Gegevens uit een verzameling
_ _ _ _ _ _ _
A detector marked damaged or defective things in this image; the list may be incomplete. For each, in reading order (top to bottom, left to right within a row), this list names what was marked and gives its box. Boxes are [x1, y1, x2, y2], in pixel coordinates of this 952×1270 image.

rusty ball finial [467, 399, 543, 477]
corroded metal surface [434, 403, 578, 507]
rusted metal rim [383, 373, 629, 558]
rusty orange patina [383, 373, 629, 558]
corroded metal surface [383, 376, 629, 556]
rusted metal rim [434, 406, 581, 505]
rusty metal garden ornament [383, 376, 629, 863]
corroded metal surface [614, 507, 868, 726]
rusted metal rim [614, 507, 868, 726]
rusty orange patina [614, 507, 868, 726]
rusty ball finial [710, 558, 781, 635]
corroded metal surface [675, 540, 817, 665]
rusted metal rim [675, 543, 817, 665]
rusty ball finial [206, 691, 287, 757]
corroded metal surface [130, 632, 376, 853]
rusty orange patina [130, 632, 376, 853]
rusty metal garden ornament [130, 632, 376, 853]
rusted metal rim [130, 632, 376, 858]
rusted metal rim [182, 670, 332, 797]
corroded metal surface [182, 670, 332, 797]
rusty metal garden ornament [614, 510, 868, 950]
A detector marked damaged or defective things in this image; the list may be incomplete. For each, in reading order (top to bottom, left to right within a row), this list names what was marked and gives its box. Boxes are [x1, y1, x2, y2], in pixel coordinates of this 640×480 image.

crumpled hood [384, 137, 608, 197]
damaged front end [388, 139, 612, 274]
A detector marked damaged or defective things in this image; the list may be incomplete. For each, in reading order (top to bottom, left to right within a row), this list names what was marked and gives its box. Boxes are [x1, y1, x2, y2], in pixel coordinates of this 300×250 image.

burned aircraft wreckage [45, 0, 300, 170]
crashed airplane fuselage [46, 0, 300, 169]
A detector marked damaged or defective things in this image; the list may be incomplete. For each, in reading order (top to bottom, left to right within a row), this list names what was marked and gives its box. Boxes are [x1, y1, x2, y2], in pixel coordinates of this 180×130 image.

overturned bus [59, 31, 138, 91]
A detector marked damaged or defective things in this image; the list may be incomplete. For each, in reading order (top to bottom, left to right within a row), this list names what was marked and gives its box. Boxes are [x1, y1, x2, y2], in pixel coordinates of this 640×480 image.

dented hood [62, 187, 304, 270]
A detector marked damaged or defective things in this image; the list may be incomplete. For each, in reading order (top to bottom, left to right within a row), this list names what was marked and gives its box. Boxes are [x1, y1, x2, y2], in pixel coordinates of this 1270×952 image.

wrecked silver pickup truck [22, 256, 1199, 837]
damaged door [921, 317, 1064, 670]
_ _ _ _ _ _ _
● Opdracht
Geef de regels, beginnend bij de regel met "this 1270×952 image." en eindigend bij het einde van de gegevens, weer als een JSON-lijst van strings met één string per regel. Laat lege regels weg.

● Antwoord
[
  "A detector marked damaged or defective things in this image; the list may be incomplete. For each, in reading order (top to bottom, left to right within a row), this list names what was marked and gives its box. Boxes are [x1, y1, x2, y2], in pixel coordinates of this 1270×952 image.",
  "wrecked silver pickup truck [22, 256, 1199, 837]",
  "damaged door [921, 317, 1064, 670]"
]